• **EXERCISE TEXT**:
────────────────
UNITED STATES

SECURITIES AND EXCHANGE COMMISSION

Washington, D.C. 20549

 

FORM 8-K

 

CURRENT REPORT

PURSUANT TO SECTION 13 OR 15(D) OF THE SECURITIES EXCHANGE ACT OF 1934

 

Date of Report (Date of earliest event reported): May 31, 2017

 

Benefit Street Partners Realty Trust, Inc.

(Exact Name of Registrant as Specified in Its Charter)

 

Maryland

(State or other jurisdiction

of incorporation) 

000-55188

(Commission File Number) 

46-1406086

(I.R.S. Employer

Identification No.) 

 

9 West 57th Street, Suite 4920

New York, New York 10019

(Address of principal executive offices, including zip code)

 

Registrant’s telephone number, including area code: (212) 588-6770

 

 

Check the appropriate box below if the Form 8-K filing is intended to simultaneously satisfy the filing obligation of the registrant under any of the following provisions (see General Instruction A.2 below):

 

¨Written communications pursuant to Rule 425 under the Securities Act (17 CFR 230.425)
¨Soliciting material pursuant to Rule 14a-12 under the Exchange Act (17 CFR 240.14a-12)
¨Pre-commencement communications pursuant to Rule 14d-2(b) under the Exchange Act (17 CFR 240.14d-2(b))
¨Pre-commencement communications pursuant to Rule 13e-4(c) under the Exchange Act (17 CFR 240.13e-4(c))

 

Indicated by check mark whether the registrant is an emerging growth company as defined in Rule 405 of the Securities Act of 1933 (§230.405 of this chapter) or Rule 12b-2 of the Securities Exchange Act of 1934 (§240.12b-2 of this chapter)

 

Emerging growth company ¨

 

If an emerging growth company, indicate by check mark if the registrant has elected not to use the extended transition period for complying with any new or revised financial accounting standards provided pursuant to Section 13(a) of the Exchange Act. ¨

 

 

 

 

Item 5.07. Submission of Matters to a Vote of Security Holders.

 

Benefit Street Partners Realty Trust, Inc.’s (the “Company”) 2017 annual meeting of stockholders (the “Annual Meeting”) was called to order on May 31, 2017 and there were present, in person or by proxy, stockholders holding an aggregate of 16,373,762 shares of the Company’s common stock, out of a total number of 31,663,825 shares of the Company’s common stock issued and outstanding and entitled to vote at the Annual Meeting.

 

At the Annual Meeting, stockholders voted on (i) the election of Richard J. Byrne, Jamie Handwerker, Peter J. McDonough, Buford H. Ortale and Elizabeth K. Tuppeny to the Company’s Board of Directors for one-year terms until the 2018 annual meeting of stockholders and until their respective successors are duly elected and qualified; and (ii) the ratification of the appointment of KPMG LLP (“KPMG”) as the Company’s independent registered public accounting firm for the fiscal year ending December 31, 2017.
────────────────
• **PROVIDED MATERIAL**:

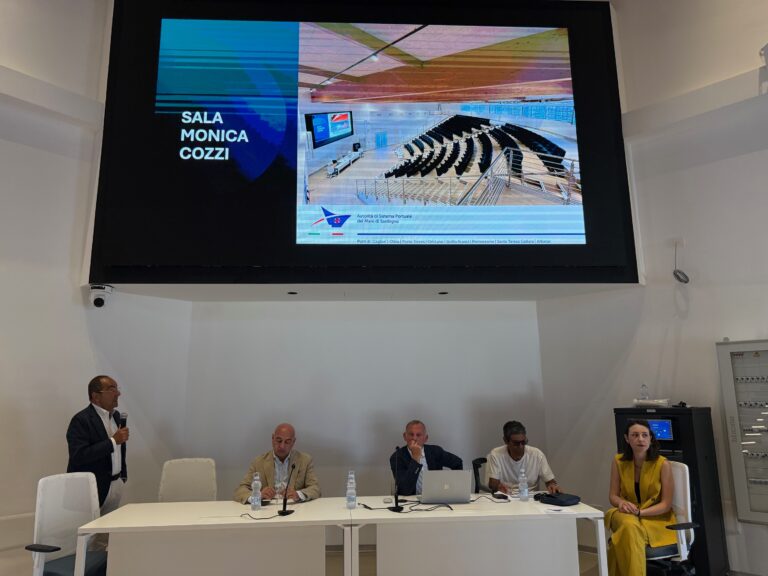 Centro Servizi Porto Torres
────────────────
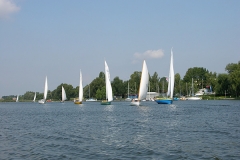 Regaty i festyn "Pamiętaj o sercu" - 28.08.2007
────────────────
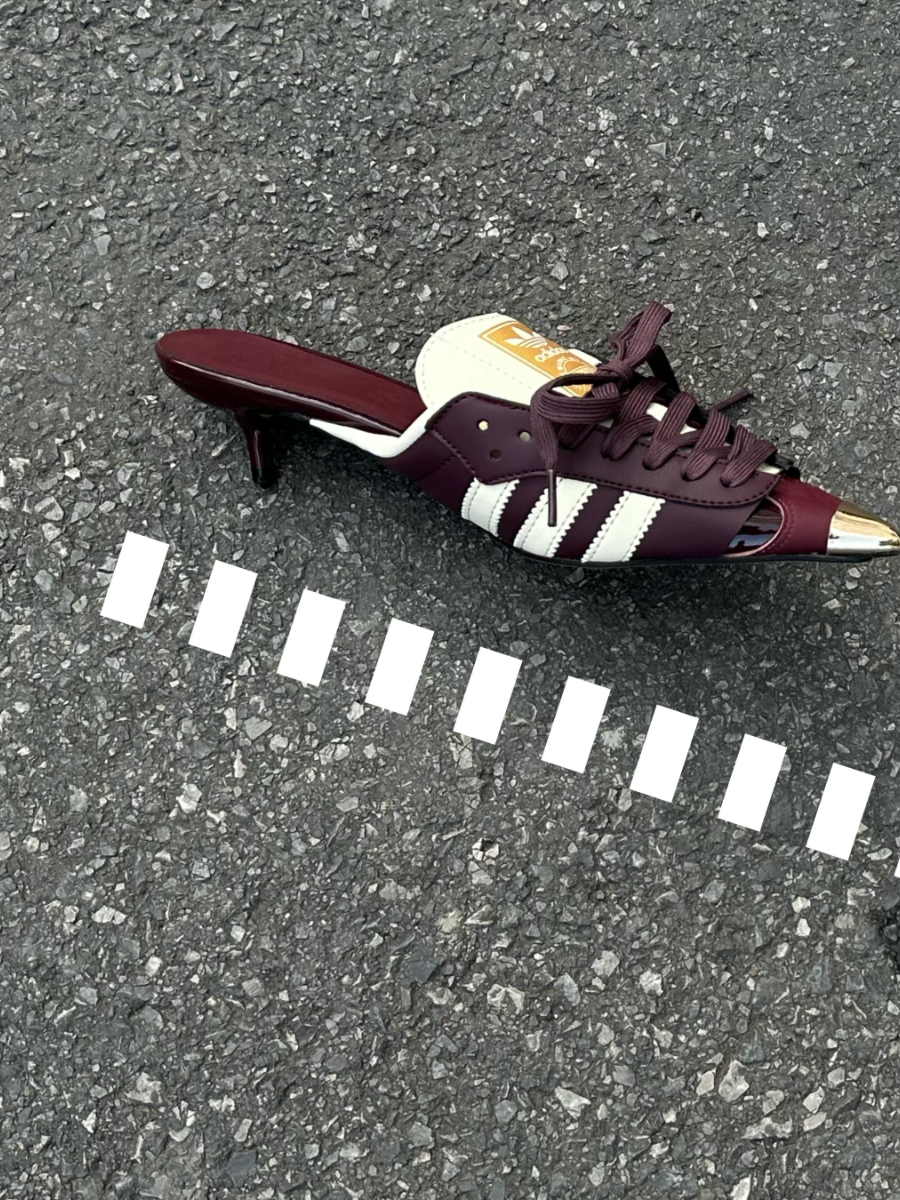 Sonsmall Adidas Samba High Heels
────────────────
• **EXERCISE GOAL**:
From the Form 8-K filing, write out the passage that opens with the words "Check the appropriate" and closes with "(17 CFR 230.425)", copying it word for word.

• **OUTPUT OF THE EXERCISE**:
Check the appropriate box below if the Form 8-K filing is intended to simultaneously satisfy the filing obligation of the registrant under any of the following provisions (see General Instruction A.2 below):

 

¨Written communications pursuant to Rule 425 under the Securities Act (17 CFR 230.425)